Andrew Grotto, a former senior director for cybersecurity policy on the National Security Council, recently warned that Metro’s request for proposals did not allow the transit agency to reject a bid because of cybersecurity worries. “The risk of espionage is uniquely high in our nation’s capital,” Grotto, now a fellow at Stanford University’s Center for International Security and Cooperation, said. “Malware could divert data collected from the high definition security cameras. An adversary with that data could then use facial recognition algorithms to track riders, potentially right down to the commuting patterns of individual riders.”
Do we want Chinese intelligence, using facial-recognition sensors or electronic intercept technology, to track Metro riders in and out of the Pentagon? Or the State Department? Or anywhere else in the Metro system? The answer is obvious.

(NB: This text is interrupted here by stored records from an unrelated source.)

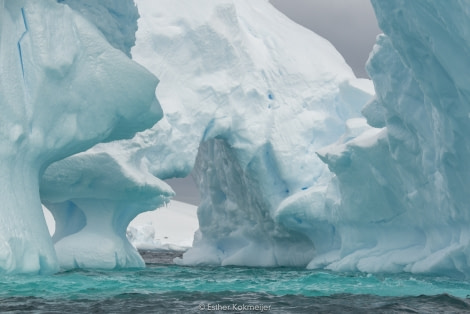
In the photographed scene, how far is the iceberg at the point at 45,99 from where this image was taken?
12141mm

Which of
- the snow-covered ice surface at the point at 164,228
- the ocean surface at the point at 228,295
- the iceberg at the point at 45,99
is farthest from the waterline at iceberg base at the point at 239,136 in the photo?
the snow-covered ice surface at the point at 164,228

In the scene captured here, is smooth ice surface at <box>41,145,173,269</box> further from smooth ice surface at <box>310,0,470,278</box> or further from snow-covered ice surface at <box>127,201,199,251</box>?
snow-covered ice surface at <box>127,201,199,251</box>

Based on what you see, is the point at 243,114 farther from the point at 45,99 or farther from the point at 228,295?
the point at 228,295

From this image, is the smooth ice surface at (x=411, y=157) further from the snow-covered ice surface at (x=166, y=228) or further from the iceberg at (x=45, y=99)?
the snow-covered ice surface at (x=166, y=228)

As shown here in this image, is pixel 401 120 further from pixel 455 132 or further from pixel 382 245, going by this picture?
pixel 382 245

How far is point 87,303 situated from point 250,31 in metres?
14.2

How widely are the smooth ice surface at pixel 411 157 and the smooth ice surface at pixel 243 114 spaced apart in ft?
7.17

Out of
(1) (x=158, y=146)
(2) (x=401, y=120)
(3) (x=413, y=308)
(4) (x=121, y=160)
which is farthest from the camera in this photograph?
(1) (x=158, y=146)

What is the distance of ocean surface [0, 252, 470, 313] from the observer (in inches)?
324

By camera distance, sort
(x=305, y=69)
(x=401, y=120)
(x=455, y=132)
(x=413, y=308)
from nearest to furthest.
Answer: (x=413, y=308) < (x=455, y=132) < (x=401, y=120) < (x=305, y=69)

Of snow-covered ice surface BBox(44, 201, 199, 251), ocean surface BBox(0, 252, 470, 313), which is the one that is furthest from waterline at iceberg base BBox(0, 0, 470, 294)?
snow-covered ice surface BBox(44, 201, 199, 251)

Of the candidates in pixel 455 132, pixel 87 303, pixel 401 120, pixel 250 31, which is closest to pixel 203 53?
pixel 250 31

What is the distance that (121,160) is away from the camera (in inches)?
646

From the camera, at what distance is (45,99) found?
1268cm
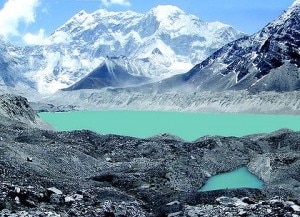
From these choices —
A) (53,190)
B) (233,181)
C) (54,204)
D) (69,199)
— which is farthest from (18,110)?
(54,204)

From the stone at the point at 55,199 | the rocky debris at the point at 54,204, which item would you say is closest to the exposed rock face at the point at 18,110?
the rocky debris at the point at 54,204

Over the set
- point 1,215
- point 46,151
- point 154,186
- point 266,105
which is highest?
point 266,105

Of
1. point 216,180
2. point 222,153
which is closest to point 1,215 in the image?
point 216,180

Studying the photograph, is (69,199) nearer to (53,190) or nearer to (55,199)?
(55,199)

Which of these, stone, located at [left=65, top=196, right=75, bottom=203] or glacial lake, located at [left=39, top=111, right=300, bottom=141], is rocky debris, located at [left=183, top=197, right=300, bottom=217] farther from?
glacial lake, located at [left=39, top=111, right=300, bottom=141]

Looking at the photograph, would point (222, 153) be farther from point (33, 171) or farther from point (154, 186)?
point (33, 171)

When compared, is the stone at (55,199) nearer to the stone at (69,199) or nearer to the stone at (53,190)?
the stone at (69,199)

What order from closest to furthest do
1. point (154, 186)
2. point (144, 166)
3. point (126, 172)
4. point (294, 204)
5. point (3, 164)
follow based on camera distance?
point (294, 204) → point (3, 164) → point (154, 186) → point (126, 172) → point (144, 166)
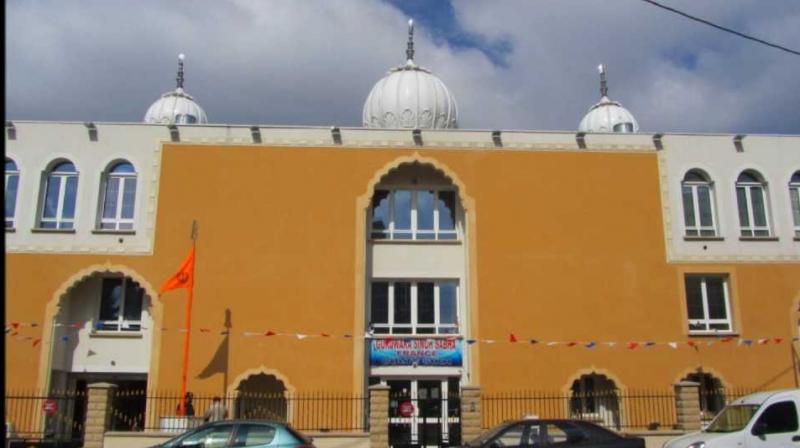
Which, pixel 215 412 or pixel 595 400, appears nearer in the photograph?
pixel 215 412

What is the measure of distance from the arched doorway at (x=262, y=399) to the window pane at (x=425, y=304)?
4285mm

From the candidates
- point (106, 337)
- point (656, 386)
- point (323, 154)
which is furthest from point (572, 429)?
point (106, 337)

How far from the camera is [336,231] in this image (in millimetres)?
21375

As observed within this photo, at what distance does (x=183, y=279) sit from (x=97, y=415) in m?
4.45

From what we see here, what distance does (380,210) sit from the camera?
22422mm

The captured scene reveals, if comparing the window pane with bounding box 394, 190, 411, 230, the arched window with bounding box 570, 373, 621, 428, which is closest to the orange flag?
the window pane with bounding box 394, 190, 411, 230

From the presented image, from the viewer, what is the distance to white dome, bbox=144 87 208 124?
2964 cm

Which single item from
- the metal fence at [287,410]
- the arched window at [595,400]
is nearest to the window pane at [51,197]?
the metal fence at [287,410]

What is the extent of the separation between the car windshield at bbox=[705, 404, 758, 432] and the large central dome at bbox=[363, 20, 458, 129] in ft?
44.8

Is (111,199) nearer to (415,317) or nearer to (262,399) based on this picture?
(262,399)

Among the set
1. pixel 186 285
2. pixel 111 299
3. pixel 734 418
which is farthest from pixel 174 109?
A: pixel 734 418

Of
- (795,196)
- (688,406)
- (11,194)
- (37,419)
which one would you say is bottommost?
(37,419)

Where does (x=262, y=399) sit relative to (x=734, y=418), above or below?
above

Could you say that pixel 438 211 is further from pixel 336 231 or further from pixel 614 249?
pixel 614 249
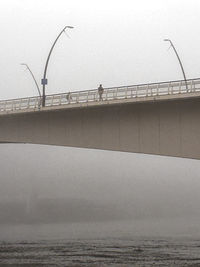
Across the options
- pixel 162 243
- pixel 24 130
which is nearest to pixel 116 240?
pixel 162 243

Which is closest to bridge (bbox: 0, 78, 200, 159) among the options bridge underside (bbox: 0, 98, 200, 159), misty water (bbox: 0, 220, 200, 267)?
bridge underside (bbox: 0, 98, 200, 159)

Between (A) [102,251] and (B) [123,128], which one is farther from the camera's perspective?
(A) [102,251]

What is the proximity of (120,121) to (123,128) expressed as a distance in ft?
1.98

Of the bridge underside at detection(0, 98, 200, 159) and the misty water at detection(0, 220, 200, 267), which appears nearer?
the misty water at detection(0, 220, 200, 267)

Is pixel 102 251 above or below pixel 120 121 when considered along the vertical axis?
below

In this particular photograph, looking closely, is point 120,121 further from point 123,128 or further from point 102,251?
point 102,251

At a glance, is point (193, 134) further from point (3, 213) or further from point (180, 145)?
point (3, 213)

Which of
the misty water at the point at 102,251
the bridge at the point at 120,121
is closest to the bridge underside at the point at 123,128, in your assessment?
the bridge at the point at 120,121

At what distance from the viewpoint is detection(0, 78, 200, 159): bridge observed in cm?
3834

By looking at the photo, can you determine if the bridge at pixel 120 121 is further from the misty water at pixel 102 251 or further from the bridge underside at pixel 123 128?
the misty water at pixel 102 251

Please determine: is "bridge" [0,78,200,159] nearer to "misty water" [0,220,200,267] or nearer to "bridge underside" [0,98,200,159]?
"bridge underside" [0,98,200,159]

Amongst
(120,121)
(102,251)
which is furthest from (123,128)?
(102,251)

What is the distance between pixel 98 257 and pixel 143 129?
8.39m

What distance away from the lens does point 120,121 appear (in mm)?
42562
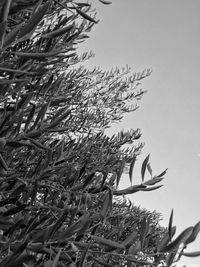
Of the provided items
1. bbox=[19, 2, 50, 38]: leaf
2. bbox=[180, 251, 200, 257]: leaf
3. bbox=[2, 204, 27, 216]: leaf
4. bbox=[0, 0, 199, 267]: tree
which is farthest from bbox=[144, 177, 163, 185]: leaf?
bbox=[19, 2, 50, 38]: leaf

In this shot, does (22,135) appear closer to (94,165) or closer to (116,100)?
(94,165)

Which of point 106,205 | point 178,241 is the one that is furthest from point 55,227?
point 178,241

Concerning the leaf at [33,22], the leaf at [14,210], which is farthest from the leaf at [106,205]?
the leaf at [33,22]

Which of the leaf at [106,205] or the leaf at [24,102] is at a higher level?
the leaf at [24,102]

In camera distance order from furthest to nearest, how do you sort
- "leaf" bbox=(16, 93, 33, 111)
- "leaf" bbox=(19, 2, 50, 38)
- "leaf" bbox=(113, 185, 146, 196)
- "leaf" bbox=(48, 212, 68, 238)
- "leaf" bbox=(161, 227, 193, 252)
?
"leaf" bbox=(113, 185, 146, 196)
"leaf" bbox=(16, 93, 33, 111)
"leaf" bbox=(161, 227, 193, 252)
"leaf" bbox=(48, 212, 68, 238)
"leaf" bbox=(19, 2, 50, 38)

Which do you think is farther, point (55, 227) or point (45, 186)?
point (45, 186)

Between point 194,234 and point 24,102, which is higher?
point 24,102

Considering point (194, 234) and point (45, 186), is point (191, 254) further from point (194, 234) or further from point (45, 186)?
point (45, 186)

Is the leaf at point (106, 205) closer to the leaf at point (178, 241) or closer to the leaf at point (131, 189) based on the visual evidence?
the leaf at point (178, 241)

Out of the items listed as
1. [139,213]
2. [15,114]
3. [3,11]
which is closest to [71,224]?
[15,114]

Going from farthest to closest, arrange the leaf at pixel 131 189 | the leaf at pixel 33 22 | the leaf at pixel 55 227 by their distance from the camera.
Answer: the leaf at pixel 131 189, the leaf at pixel 55 227, the leaf at pixel 33 22

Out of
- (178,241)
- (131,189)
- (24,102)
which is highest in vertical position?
(24,102)

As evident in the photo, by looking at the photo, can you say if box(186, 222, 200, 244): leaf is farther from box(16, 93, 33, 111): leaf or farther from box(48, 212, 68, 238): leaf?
box(16, 93, 33, 111): leaf

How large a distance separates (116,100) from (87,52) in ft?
4.07
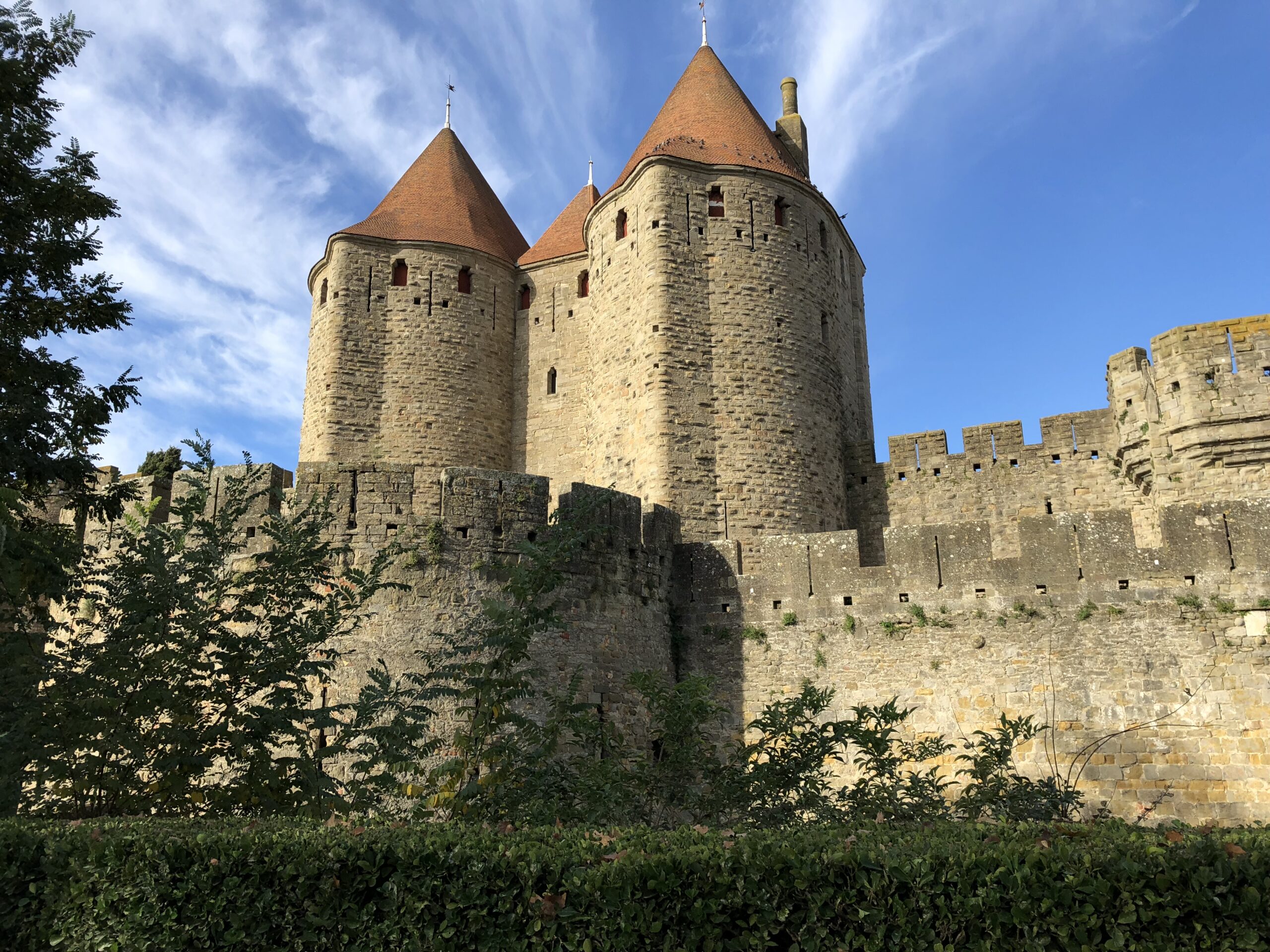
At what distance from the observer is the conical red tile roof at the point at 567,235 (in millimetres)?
22281

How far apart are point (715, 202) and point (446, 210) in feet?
26.2

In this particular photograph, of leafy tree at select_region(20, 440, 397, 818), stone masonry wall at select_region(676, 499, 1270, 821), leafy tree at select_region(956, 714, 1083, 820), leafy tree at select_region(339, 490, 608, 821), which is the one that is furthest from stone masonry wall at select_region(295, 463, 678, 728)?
leafy tree at select_region(956, 714, 1083, 820)

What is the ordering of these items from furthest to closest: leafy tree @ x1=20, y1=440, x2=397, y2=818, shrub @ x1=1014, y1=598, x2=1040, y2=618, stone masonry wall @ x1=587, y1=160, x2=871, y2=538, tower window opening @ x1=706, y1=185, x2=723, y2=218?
tower window opening @ x1=706, y1=185, x2=723, y2=218
stone masonry wall @ x1=587, y1=160, x2=871, y2=538
shrub @ x1=1014, y1=598, x2=1040, y2=618
leafy tree @ x1=20, y1=440, x2=397, y2=818

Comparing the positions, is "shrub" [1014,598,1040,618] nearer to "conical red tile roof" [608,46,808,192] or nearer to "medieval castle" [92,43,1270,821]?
"medieval castle" [92,43,1270,821]

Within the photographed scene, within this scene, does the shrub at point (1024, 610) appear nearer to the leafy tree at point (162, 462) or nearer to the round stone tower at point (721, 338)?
the round stone tower at point (721, 338)

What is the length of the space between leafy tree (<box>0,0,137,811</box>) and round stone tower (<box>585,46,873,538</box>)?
27.3 feet

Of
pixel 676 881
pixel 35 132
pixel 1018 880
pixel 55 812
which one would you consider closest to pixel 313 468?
pixel 55 812

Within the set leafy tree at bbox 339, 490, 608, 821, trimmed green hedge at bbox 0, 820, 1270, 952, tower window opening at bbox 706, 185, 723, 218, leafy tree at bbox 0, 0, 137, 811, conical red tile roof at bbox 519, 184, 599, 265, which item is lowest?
trimmed green hedge at bbox 0, 820, 1270, 952

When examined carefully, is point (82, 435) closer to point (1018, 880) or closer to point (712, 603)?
point (712, 603)

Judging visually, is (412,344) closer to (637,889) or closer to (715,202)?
(715,202)

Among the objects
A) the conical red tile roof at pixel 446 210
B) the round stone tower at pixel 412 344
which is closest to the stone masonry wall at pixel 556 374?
the round stone tower at pixel 412 344

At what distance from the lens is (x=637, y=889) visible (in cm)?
488

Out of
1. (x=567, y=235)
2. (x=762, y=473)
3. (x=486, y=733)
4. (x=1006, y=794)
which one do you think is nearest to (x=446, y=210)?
(x=567, y=235)

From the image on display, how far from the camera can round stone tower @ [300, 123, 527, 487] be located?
20.2m
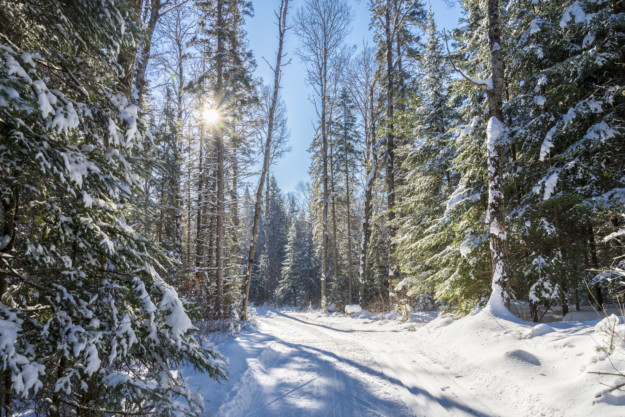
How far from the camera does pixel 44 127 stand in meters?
2.34

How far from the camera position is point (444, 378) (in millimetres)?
4754

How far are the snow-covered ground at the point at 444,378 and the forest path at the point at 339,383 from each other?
0.01 m

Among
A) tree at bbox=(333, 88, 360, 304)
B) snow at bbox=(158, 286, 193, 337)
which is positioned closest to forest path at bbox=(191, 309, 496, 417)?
snow at bbox=(158, 286, 193, 337)

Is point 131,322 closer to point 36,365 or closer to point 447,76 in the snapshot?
point 36,365

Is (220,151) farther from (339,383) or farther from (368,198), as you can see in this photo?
(339,383)

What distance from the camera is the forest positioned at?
237 centimetres

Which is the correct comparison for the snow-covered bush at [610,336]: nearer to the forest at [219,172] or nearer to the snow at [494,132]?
the forest at [219,172]

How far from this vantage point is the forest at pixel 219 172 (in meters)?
2.37

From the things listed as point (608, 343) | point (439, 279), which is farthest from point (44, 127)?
point (439, 279)

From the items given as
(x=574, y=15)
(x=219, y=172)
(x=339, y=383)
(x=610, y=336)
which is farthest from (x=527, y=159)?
(x=219, y=172)

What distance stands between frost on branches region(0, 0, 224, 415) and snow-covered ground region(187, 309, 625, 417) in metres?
1.66

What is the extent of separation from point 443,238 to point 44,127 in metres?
9.17

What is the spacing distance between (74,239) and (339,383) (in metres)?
4.30

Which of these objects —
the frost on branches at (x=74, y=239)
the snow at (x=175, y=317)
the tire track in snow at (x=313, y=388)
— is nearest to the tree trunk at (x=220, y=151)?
the tire track in snow at (x=313, y=388)
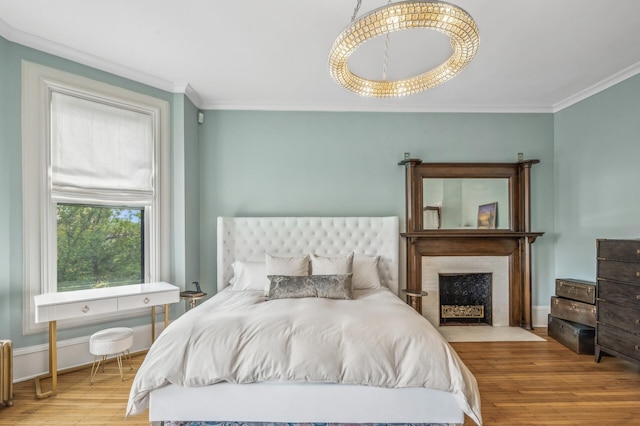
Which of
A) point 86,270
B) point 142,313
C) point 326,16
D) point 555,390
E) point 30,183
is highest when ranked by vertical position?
point 326,16

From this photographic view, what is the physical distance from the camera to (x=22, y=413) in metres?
2.22

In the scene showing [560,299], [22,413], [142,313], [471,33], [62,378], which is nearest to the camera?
[471,33]

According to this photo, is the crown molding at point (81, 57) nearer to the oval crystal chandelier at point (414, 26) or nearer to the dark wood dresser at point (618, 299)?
the oval crystal chandelier at point (414, 26)

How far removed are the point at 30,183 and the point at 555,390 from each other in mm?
→ 4719

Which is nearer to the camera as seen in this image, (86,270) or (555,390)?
(555,390)

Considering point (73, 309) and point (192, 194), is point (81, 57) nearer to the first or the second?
point (192, 194)

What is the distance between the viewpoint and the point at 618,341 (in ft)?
9.10

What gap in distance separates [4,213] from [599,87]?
5.95 meters

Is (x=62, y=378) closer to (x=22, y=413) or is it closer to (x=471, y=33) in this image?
(x=22, y=413)

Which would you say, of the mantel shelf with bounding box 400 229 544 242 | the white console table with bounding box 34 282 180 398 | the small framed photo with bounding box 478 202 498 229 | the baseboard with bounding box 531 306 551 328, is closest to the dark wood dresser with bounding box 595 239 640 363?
the mantel shelf with bounding box 400 229 544 242

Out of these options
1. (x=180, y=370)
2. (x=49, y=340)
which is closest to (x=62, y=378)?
(x=49, y=340)

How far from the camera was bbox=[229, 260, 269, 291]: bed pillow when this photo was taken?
3.29 m

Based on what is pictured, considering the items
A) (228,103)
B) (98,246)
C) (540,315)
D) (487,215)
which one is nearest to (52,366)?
(98,246)

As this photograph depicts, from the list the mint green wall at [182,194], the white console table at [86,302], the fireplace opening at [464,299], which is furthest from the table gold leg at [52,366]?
the fireplace opening at [464,299]
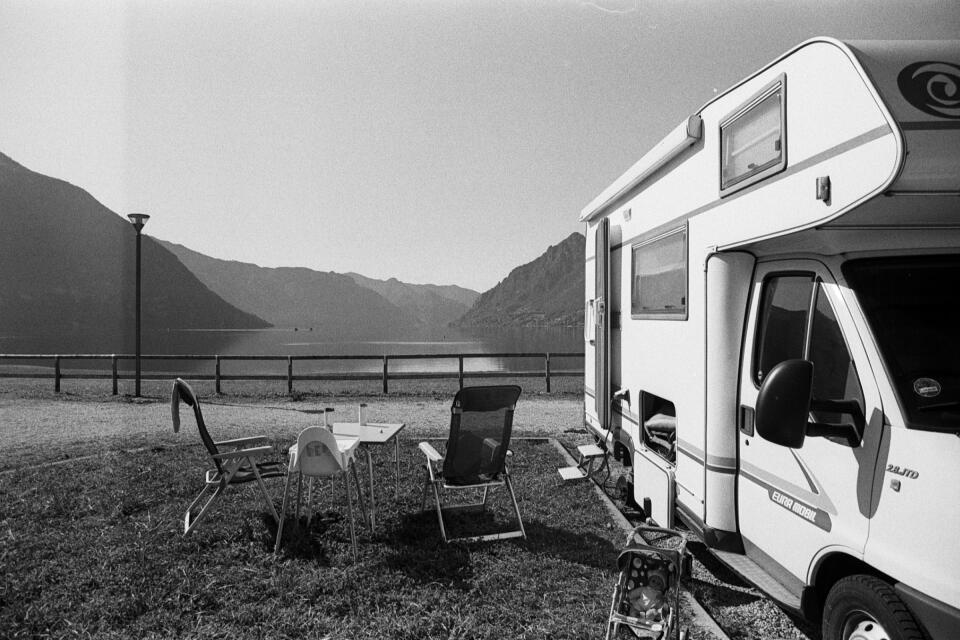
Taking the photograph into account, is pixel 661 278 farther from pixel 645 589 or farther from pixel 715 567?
pixel 645 589

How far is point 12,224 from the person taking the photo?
156m

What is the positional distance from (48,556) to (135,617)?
4.63 ft

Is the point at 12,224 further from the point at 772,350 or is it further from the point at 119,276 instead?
the point at 772,350

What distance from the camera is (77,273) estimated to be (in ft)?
502

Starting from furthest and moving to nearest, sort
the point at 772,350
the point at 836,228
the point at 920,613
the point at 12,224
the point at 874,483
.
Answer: the point at 12,224, the point at 772,350, the point at 836,228, the point at 874,483, the point at 920,613

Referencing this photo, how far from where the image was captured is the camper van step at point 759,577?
2.98m

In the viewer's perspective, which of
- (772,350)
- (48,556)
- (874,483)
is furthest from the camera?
(48,556)

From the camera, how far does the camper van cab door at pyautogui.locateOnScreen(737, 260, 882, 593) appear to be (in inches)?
102

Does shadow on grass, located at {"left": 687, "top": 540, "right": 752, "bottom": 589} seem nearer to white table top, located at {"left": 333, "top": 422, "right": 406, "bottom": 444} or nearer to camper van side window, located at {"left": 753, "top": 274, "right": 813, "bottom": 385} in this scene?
camper van side window, located at {"left": 753, "top": 274, "right": 813, "bottom": 385}

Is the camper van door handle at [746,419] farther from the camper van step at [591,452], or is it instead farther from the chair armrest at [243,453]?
the chair armrest at [243,453]

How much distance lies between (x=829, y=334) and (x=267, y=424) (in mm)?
9719

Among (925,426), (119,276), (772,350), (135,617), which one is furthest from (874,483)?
(119,276)

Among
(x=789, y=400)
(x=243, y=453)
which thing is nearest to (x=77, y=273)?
(x=243, y=453)

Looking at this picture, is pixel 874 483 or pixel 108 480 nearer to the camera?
pixel 874 483
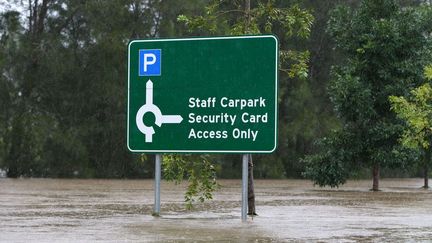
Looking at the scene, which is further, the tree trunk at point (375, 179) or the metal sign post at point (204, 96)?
the tree trunk at point (375, 179)

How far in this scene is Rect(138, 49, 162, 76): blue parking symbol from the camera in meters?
17.4

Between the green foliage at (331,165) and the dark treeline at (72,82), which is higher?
the dark treeline at (72,82)

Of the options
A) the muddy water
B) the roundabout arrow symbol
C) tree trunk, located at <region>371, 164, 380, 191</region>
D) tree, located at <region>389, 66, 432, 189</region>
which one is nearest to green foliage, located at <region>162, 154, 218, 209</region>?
the muddy water

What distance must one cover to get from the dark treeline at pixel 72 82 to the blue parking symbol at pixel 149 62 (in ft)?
94.1

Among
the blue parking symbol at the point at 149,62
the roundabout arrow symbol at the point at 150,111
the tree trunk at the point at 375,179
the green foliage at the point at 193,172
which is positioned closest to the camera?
the roundabout arrow symbol at the point at 150,111

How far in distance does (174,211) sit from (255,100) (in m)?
4.12

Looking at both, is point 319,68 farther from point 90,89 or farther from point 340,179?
point 340,179

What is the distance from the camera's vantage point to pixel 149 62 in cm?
1748

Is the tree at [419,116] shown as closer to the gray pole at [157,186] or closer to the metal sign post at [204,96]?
the metal sign post at [204,96]

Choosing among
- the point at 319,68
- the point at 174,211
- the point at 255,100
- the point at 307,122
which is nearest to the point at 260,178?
the point at 307,122

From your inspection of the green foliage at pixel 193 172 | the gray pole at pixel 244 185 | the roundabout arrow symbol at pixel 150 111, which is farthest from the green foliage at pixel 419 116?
the roundabout arrow symbol at pixel 150 111

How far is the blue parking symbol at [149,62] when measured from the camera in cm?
1742

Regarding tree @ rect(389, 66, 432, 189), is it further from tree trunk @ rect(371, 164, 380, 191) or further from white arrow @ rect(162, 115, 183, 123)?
tree trunk @ rect(371, 164, 380, 191)

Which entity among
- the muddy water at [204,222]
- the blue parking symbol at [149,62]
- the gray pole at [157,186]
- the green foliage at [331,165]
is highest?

The playbook is simple: China, via the state-owned CRRC Corporation Limited, enters a market at the local level, subsidizes the assembly of Chinese rail cars with Chinese parts and components and supplies them to cash-strapped transit agencies at bargain-basement prices. In the process, Chinese companies bring a small number of assembly jobs to the United States but keep the manufacturing, technology, and research and development locked down in China. CRRC made headlines when it announced
plans to build
a 42,500-square-foot facility in Springfield, Mass. Though hiring fewer than 200 employees, CRRC has worked tirelessly to create the facade that it’s bringing manufacturing back to the city. It’s not. Just like CRRC’s presence in Chicago, the Massachusetts CRRC facility is nothing more than an assembly plant for transit rail parts made in China and then shipped to our shores.
CRRC’s aggressive show of force hinges on anti-competitive bidding practices and only serves the long-term strategic and technological aims of the Chinese government. CRRC contracts also come with serious cybersecurity risks. After all, rail cars are no longer just big metal boxes. They are computerized smart cars with sensors that transmit billions of instructions per second and are prone to the same kinds of cyberattacks as a 5G network.
Regrettably, cities such as Boston, Chicago, Los Angeles and Philadelphia have contracted with CRRC already, putting short-term savings over long-term national and economic security. Such shortsighted decision-making simply cannot occur in Washington, where national security is essential.
In a February hearing before the House Committee on Homeland Security, Erik Olson, vice president of the Rail Security Alliance, said, “Whomever is selected to supply rail cars for WMATA will become a partner in the day-to-day operations of a Metro system whose stops include the Pentagon and the Capitol, as well as unfettered access to our nation’s tunnels and underground infrastructure.”
Now that WMATA has built in more time to handle its procurement of the 8000-series rail cars, it needs to take a page from the Metropolitan Atlanta Rapid Transit Authority. MARTA recently rejected CRRC’s active, anti-competitive bidding and awarded its contract to Stadler, a Swiss company. With Stadler, new subway cars will be manufactured from start to finish in the United States in Salt Lake City, creating genuine manufacturing jobs for up to 1,000 people. Real jobs. Real construction. Really American-made. And no security concerns. WMATA, please pay attention, and don’t fall into the trap set by China.